Short exercise:
With the images removed, repeat the data below exactly.
----- Input for this task -----
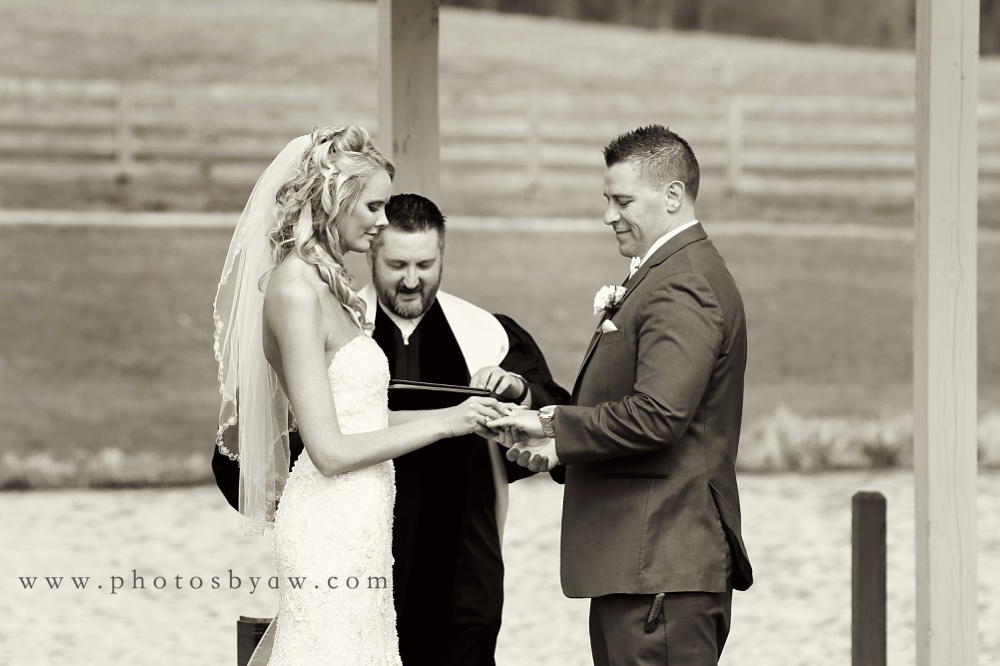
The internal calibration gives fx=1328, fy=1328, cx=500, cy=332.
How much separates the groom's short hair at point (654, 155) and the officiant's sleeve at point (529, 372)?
0.97 m

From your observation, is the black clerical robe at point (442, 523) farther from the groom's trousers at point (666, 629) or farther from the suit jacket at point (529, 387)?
the groom's trousers at point (666, 629)

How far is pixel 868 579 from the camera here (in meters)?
4.42

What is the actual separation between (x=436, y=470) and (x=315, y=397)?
38.7 inches

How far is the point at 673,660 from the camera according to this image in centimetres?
343

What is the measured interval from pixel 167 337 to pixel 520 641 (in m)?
10.6

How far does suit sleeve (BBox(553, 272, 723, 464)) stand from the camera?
10.9ft

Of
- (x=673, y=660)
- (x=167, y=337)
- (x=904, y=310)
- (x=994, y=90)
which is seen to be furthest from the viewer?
(x=994, y=90)

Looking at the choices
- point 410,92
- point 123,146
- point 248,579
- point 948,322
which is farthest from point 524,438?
point 123,146

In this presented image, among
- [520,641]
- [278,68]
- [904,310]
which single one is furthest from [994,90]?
[520,641]

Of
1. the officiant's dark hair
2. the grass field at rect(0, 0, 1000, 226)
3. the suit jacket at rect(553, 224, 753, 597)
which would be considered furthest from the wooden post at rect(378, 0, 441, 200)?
the grass field at rect(0, 0, 1000, 226)

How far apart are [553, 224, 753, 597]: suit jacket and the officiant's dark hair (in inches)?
33.5

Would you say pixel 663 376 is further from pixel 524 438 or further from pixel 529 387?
pixel 529 387

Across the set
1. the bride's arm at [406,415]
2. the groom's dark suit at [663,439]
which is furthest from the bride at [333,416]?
the bride's arm at [406,415]

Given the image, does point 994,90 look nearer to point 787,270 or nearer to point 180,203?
point 787,270
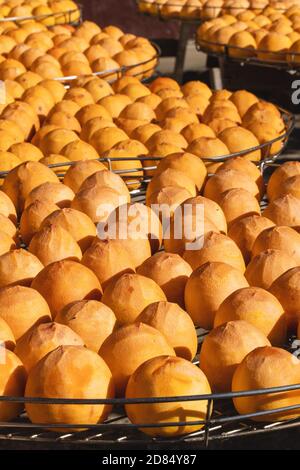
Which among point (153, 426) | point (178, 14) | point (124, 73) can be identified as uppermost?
point (153, 426)

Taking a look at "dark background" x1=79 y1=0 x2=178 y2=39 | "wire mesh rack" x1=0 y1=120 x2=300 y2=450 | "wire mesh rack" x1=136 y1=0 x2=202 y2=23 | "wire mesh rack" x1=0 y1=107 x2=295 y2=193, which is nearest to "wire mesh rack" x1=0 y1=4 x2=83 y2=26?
"wire mesh rack" x1=136 y1=0 x2=202 y2=23

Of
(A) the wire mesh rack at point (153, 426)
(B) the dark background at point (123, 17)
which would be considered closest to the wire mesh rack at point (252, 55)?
(A) the wire mesh rack at point (153, 426)

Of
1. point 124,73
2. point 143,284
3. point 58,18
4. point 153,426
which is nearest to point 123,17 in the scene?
point 58,18

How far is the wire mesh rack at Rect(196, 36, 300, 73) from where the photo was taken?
137 inches

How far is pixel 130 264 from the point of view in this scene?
165 centimetres

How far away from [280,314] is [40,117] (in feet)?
5.35

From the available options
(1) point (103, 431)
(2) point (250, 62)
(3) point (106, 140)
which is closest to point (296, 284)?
(1) point (103, 431)

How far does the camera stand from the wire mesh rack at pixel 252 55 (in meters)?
3.47

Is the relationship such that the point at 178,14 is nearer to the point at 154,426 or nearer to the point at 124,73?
the point at 124,73

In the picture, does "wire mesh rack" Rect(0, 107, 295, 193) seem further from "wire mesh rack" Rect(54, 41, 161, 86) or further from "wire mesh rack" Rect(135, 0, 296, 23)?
"wire mesh rack" Rect(135, 0, 296, 23)

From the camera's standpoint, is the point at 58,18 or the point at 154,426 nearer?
the point at 154,426

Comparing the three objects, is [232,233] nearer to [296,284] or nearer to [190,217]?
[190,217]

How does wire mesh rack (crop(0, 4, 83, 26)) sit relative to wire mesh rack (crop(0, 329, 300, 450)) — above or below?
below

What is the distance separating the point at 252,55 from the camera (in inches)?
151
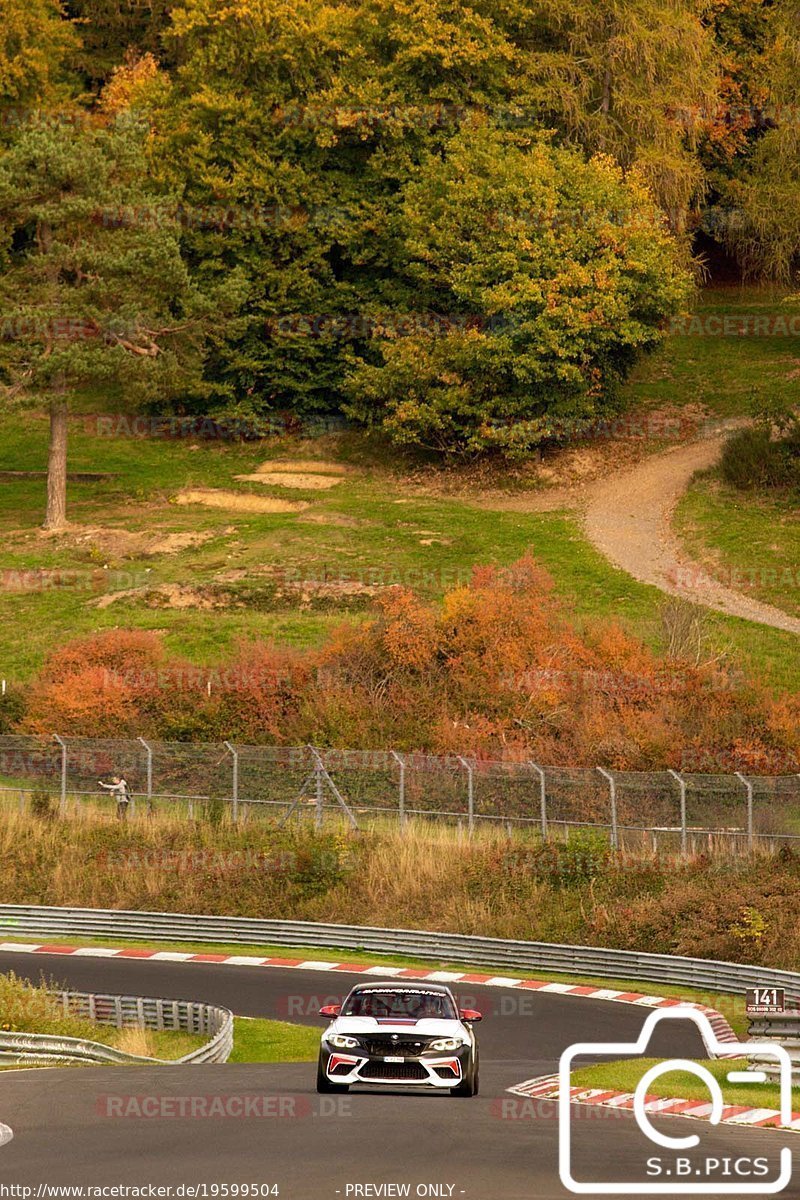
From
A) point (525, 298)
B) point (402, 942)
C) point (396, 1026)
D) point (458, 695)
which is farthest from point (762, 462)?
point (396, 1026)

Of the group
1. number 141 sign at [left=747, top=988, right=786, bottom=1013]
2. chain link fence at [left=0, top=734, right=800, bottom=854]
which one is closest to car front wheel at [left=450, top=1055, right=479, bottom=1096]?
number 141 sign at [left=747, top=988, right=786, bottom=1013]

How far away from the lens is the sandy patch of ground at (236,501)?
215ft

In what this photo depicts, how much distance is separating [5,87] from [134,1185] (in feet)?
235

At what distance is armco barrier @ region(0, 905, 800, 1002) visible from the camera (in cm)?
3203

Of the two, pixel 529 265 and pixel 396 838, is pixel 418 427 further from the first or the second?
pixel 396 838

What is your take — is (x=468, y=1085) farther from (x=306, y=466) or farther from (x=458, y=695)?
(x=306, y=466)

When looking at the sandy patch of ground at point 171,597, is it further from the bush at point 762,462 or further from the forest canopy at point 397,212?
the bush at point 762,462

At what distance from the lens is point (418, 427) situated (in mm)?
67000

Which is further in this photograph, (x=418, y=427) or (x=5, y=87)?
(x=5, y=87)

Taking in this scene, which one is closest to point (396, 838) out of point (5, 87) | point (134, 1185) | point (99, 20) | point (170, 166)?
-----
Exercise result:
The internal calibration gives fx=1328, fy=1328, cx=500, cy=332.
How much separates the groom's short hair at point (654, 155) and the officiant's sleeve at point (529, 372)?
0.97 m

From your observation, is the black clerical robe at point (442, 523) farther from the groom's trousers at point (666, 629) or farther from the suit jacket at point (529, 387)?
the groom's trousers at point (666, 629)

How far is pixel 868 579 from the camera here (in meters)?
4.42

What is the actual separation between (x=436, y=470) and (x=315, y=397)?
38.7 inches

How far is the point at 673,660 from the camera according to this image in centimetres?
343

What is the measured interval from pixel 167 337 to pixel 520 641 (in m)?
10.6

How far does suit sleeve (BBox(553, 272, 723, 464)) stand from the camera?
10.9ft

Of
- (x=673, y=660)
- (x=167, y=337)
- (x=904, y=310)
- (x=994, y=90)
which is seen to be furthest from the viewer?
(x=994, y=90)

Looking at the choices
- point 410,92
- point 123,146
- point 248,579
- point 948,322
which is farthest from point 524,438?
point 123,146

In this presented image, among
- [520,641]
- [278,68]
- [904,310]
which single one is furthest from [994,90]?
[520,641]

Of
1. the officiant's dark hair
2. the grass field at rect(0, 0, 1000, 226)
3. the suit jacket at rect(553, 224, 753, 597)
which would be considered furthest from the wooden post at rect(378, 0, 441, 200)?
the grass field at rect(0, 0, 1000, 226)

How far apart are [553, 224, 753, 597]: suit jacket and the officiant's dark hair (in inches)?
33.5

Would you say pixel 663 376 is further from pixel 524 438 or further from pixel 529 387?
pixel 529 387

Across the set
1. the bride's arm at [406,415]
2. the groom's dark suit at [663,439]
which is furthest from the bride at [333,416]?
the bride's arm at [406,415]

Given the image, does point 994,90 look nearer to point 787,270 or nearer to point 180,203?
point 787,270
Which among point (153, 426) | point (178, 14) | point (124, 73) can be identified as uppermost?
point (153, 426)

Taking a look at "dark background" x1=79 y1=0 x2=178 y2=39 | "wire mesh rack" x1=0 y1=120 x2=300 y2=450 | "wire mesh rack" x1=136 y1=0 x2=202 y2=23 | "wire mesh rack" x1=0 y1=107 x2=295 y2=193, which is nearest to "wire mesh rack" x1=0 y1=4 x2=83 y2=26?
"wire mesh rack" x1=136 y1=0 x2=202 y2=23

Of
(A) the wire mesh rack at point (153, 426)
(B) the dark background at point (123, 17)
which would be considered closest to the wire mesh rack at point (252, 55)?
(A) the wire mesh rack at point (153, 426)

Of
1. point 124,73
2. point 143,284
3. point 58,18
4. point 153,426
which is nearest to point 123,17 in the scene?
point 58,18

How far is the wire mesh rack at Rect(196, 36, 300, 73) from where the photo was taken?
137 inches

How far is pixel 130 264 from the point of view in this scene?
165 centimetres

How far away from [280,314] is [40,117] (in feet)?
5.35

From the available options
(1) point (103, 431)
(2) point (250, 62)
(3) point (106, 140)
which is closest to point (296, 284)?
(1) point (103, 431)

How far does the camera stand from the wire mesh rack at pixel 252 55 (in meters)?
3.47

Is the relationship such that the point at 178,14 is nearer to the point at 154,426 or nearer to the point at 124,73?
the point at 124,73

In the picture, does "wire mesh rack" Rect(0, 107, 295, 193) seem further from "wire mesh rack" Rect(54, 41, 161, 86) or further from "wire mesh rack" Rect(135, 0, 296, 23)?
"wire mesh rack" Rect(135, 0, 296, 23)

From the camera's standpoint, is the point at 58,18 or the point at 154,426 nearer?
the point at 154,426

Comparing the three objects, is [232,233] nearer to [296,284] or nearer to [190,217]?
[190,217]

How does wire mesh rack (crop(0, 4, 83, 26)) sit relative to wire mesh rack (crop(0, 329, 300, 450)) — above or below?
below

What is the distance separating the point at 252,55 from the camera (in inches)?
151
From
A) point (525, 298)
B) point (402, 942)
C) point (396, 1026)
D) point (458, 695)
which is farthest from point (762, 462)?
point (396, 1026)

Of the group
1. number 141 sign at [left=747, top=988, right=786, bottom=1013]
2. chain link fence at [left=0, top=734, right=800, bottom=854]
which one is closest to car front wheel at [left=450, top=1055, right=479, bottom=1096]?
number 141 sign at [left=747, top=988, right=786, bottom=1013]

How far away from the lens is the sandy patch of ground at (236,501)?
215ft

In what this photo depicts, how much distance is separating [5,87] from [134,1185] (in feet)?
235

At what distance is armco barrier @ region(0, 905, 800, 1002) visible from the camera (in cm)?
3203

Of the two, pixel 529 265 and pixel 396 838, is pixel 418 427 further from the first or the second?
pixel 396 838

What is your take — is (x=468, y=1085) farther from (x=306, y=466) or farther from (x=458, y=695)?
(x=306, y=466)

When looking at the sandy patch of ground at point 171,597, is it further from the bush at point 762,462 or further from the forest canopy at point 397,212?
the bush at point 762,462

At what distance from the lens is point (418, 427) situated (in mm)?
67000

Which is further in this photograph, (x=418, y=427) or (x=5, y=87)?
(x=5, y=87)

Taking in this scene, which one is closest to point (396, 838) out of point (5, 87) | point (134, 1185) | point (99, 20) | point (170, 166)?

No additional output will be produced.